> _Provided data_
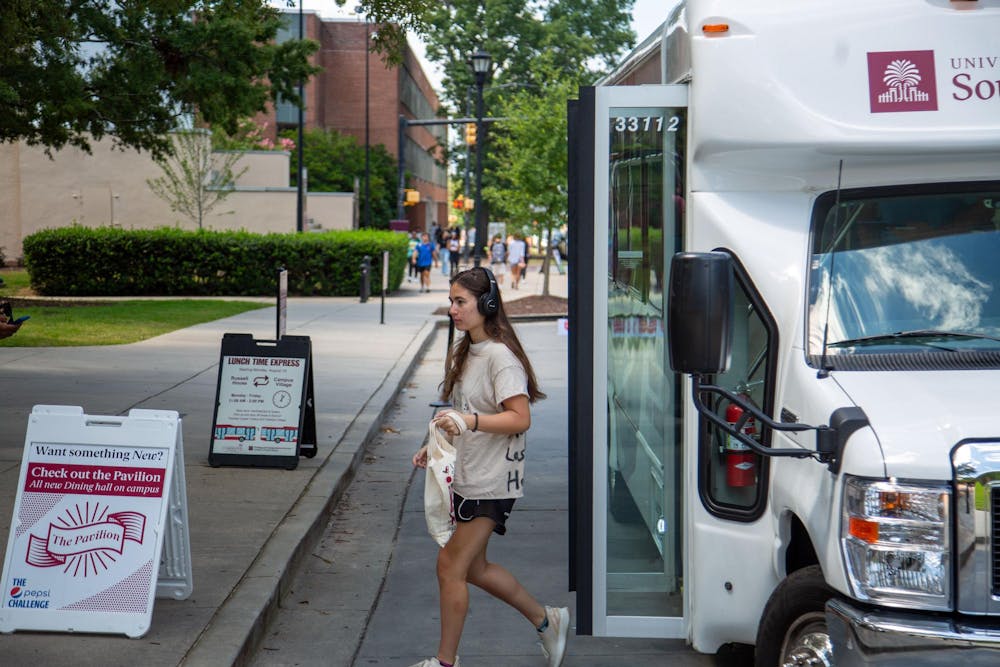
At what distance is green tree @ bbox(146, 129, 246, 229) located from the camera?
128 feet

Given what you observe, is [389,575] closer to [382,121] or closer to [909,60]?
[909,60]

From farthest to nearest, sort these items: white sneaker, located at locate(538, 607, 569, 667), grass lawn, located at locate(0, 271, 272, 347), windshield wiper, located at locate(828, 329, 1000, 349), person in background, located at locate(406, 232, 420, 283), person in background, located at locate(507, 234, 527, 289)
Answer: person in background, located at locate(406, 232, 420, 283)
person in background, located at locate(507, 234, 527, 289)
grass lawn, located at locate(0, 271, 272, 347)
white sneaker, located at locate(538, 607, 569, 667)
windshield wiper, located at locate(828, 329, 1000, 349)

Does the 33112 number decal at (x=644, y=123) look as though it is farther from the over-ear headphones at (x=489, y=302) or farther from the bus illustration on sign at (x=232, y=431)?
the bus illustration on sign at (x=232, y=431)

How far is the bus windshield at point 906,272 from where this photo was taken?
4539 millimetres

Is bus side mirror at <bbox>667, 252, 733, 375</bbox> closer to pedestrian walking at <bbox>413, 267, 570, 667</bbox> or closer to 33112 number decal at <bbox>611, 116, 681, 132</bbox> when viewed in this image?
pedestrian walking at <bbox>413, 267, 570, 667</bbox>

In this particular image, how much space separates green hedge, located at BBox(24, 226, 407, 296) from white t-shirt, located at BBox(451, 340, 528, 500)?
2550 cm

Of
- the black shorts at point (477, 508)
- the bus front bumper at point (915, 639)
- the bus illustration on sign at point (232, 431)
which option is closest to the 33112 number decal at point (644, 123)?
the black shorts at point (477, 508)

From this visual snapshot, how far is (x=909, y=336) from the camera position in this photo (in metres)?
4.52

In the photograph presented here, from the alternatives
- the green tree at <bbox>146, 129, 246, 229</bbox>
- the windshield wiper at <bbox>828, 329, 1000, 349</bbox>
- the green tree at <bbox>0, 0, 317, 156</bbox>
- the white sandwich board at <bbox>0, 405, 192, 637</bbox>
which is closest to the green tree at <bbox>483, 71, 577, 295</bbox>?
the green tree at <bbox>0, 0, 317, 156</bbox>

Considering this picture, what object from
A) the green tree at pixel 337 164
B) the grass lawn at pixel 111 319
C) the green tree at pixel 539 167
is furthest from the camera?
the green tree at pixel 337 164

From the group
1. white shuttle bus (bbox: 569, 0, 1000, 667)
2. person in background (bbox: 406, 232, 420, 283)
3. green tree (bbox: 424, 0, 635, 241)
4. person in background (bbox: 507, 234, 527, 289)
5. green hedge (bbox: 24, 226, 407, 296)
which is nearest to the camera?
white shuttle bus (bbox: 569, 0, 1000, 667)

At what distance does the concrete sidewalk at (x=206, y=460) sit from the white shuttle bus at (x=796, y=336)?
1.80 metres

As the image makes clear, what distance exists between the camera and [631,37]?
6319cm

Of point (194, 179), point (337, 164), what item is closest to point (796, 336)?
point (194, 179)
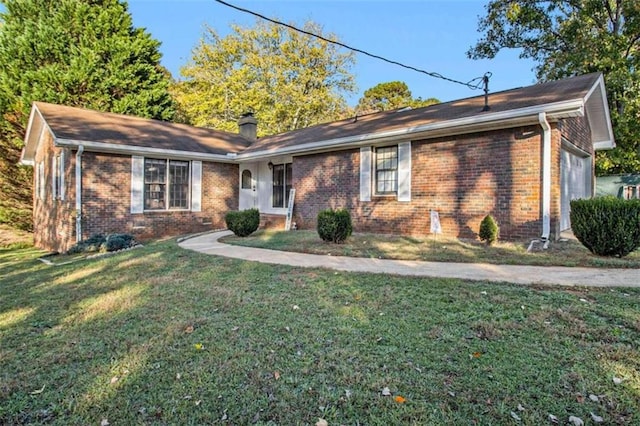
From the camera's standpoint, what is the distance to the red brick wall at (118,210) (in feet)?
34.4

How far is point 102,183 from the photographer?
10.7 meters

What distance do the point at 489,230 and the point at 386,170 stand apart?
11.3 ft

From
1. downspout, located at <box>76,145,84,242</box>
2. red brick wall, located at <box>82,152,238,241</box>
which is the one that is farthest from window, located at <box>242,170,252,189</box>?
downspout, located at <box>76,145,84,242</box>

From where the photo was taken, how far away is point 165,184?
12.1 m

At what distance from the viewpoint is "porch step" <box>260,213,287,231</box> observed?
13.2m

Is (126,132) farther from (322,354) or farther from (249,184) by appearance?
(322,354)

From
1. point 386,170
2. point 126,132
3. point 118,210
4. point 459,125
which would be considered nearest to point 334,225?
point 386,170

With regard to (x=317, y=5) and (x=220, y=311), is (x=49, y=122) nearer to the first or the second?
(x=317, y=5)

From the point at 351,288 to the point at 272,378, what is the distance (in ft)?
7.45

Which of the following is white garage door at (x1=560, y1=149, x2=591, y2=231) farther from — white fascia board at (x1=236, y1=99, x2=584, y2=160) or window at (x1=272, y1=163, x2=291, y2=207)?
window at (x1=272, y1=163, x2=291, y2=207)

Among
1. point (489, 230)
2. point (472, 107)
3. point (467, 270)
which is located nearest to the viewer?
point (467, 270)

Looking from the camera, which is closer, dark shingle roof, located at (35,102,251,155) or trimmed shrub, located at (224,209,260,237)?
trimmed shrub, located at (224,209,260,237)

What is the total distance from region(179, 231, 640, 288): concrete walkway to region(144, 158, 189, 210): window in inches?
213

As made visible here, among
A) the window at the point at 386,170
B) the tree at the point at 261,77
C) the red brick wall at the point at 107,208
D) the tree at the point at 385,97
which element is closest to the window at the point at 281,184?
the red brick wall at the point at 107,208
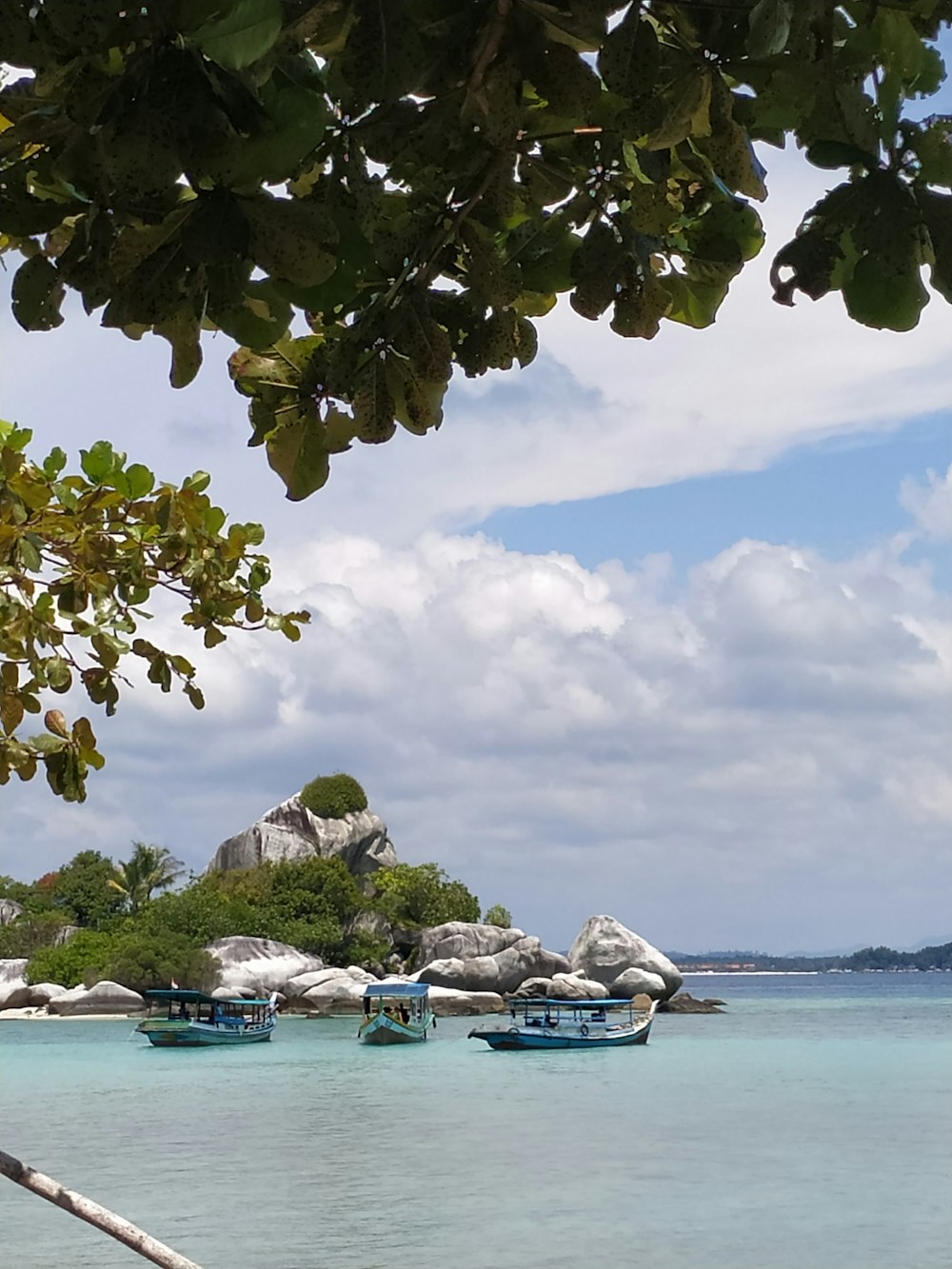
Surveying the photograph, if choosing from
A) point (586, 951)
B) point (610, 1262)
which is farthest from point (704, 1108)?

> _Directive_
Write out all the entries again, word for word, and print no images.

> _Expected answer_
At what distance is green tree @ bbox(146, 129, 246, 229) located from the camera?
128 feet

Given what you observe, is [389,575] closer to [382,121] or closer to [909,60]?
[909,60]

From farthest to nearest, sort these items: white sneaker, located at locate(538, 607, 569, 667), grass lawn, located at locate(0, 271, 272, 347), windshield wiper, located at locate(828, 329, 1000, 349), person in background, located at locate(406, 232, 420, 283), person in background, located at locate(507, 234, 527, 289)
Answer: person in background, located at locate(406, 232, 420, 283)
person in background, located at locate(507, 234, 527, 289)
grass lawn, located at locate(0, 271, 272, 347)
white sneaker, located at locate(538, 607, 569, 667)
windshield wiper, located at locate(828, 329, 1000, 349)

Does the 33112 number decal at (x=644, y=123) look as though it is farther from the over-ear headphones at (x=489, y=302) or farther from the bus illustration on sign at (x=232, y=431)?
the bus illustration on sign at (x=232, y=431)

How far is the bus windshield at point 906,272 from where this photo was taken?
4539 millimetres

Is bus side mirror at <bbox>667, 252, 733, 375</bbox> closer to pedestrian walking at <bbox>413, 267, 570, 667</bbox> or closer to 33112 number decal at <bbox>611, 116, 681, 132</bbox> when viewed in this image?
pedestrian walking at <bbox>413, 267, 570, 667</bbox>

In this particular image, how much space separates green hedge, located at BBox(24, 226, 407, 296) from white t-shirt, located at BBox(451, 340, 528, 500)?
2550 cm

Of
- the black shorts at point (477, 508)
- the bus front bumper at point (915, 639)
- the bus illustration on sign at point (232, 431)
which option is closest to the 33112 number decal at point (644, 123)?
the black shorts at point (477, 508)

From this visual snapshot, how far is (x=909, y=336) from the camera position in this photo (in metres)?
4.52

In the photograph presented here, from the alternatives
- the green tree at <bbox>146, 129, 246, 229</bbox>
- the windshield wiper at <bbox>828, 329, 1000, 349</bbox>
- the green tree at <bbox>0, 0, 317, 156</bbox>
- the white sandwich board at <bbox>0, 405, 192, 637</bbox>
which is closest to the green tree at <bbox>483, 71, 577, 295</bbox>?
the green tree at <bbox>0, 0, 317, 156</bbox>

Considering this picture, what object from
A) the green tree at pixel 337 164
B) the grass lawn at pixel 111 319
C) the green tree at pixel 539 167
is furthest from the camera?
the green tree at pixel 337 164

From the group
1. white shuttle bus (bbox: 569, 0, 1000, 667)
2. person in background (bbox: 406, 232, 420, 283)
3. green tree (bbox: 424, 0, 635, 241)
4. person in background (bbox: 507, 234, 527, 289)
5. green hedge (bbox: 24, 226, 407, 296)
which is nearest to the camera?
white shuttle bus (bbox: 569, 0, 1000, 667)

At what distance does the concrete sidewalk at (x=206, y=460) sit from the white shuttle bus at (x=796, y=336)?
1.80 metres

As the image makes clear, what distance exists between the camera and [631,37]?
6319cm

Of point (194, 179), point (337, 164), what item is closest to point (796, 336)?
point (194, 179)
From the camera's standpoint, what is the distance to the red brick wall at (118,210) (in feet)?
34.4

How far is point 102,183 from the photographer?
10.7 meters

What distance do the point at 489,230 and the point at 386,170 stand apart?
11.3 ft

From
1. downspout, located at <box>76,145,84,242</box>
2. red brick wall, located at <box>82,152,238,241</box>
which is the one that is farthest from window, located at <box>242,170,252,189</box>?
downspout, located at <box>76,145,84,242</box>

From where the photo was taken, how far away is point 165,184?
12.1 m

At what distance from the viewpoint is "porch step" <box>260,213,287,231</box> observed?
13.2m

Is (126,132) farther from (322,354) or farther from (249,184) by appearance?
(322,354)

From
1. point 386,170
2. point 126,132
3. point 118,210
4. point 459,125
which would be considered nearest to point 334,225?
point 386,170

With regard to (x=317, y=5) and (x=220, y=311), is (x=49, y=122) nearer to the first or the second?
(x=317, y=5)

From the point at 351,288 to the point at 272,378, what is the distance (in ft)?
7.45

Which of the following is white garage door at (x1=560, y1=149, x2=591, y2=231) farther from — white fascia board at (x1=236, y1=99, x2=584, y2=160) or window at (x1=272, y1=163, x2=291, y2=207)?
window at (x1=272, y1=163, x2=291, y2=207)

Among
1. point (489, 230)
2. point (472, 107)
3. point (467, 270)
which is located nearest to the viewer?
point (467, 270)

Looking from the camera, which is closer, dark shingle roof, located at (35,102,251,155) or trimmed shrub, located at (224,209,260,237)?
trimmed shrub, located at (224,209,260,237)

What is the total distance from region(179, 231, 640, 288): concrete walkway to region(144, 158, 189, 210): window in inches?
213

As made visible here, among
A) the window at the point at 386,170
B) the tree at the point at 261,77
C) the red brick wall at the point at 107,208
D) the tree at the point at 385,97
which element is closest to the window at the point at 281,184?
the red brick wall at the point at 107,208
Surveying the photograph, if choosing from
A) point (586, 951)
B) point (610, 1262)
which is farthest from point (704, 1108)?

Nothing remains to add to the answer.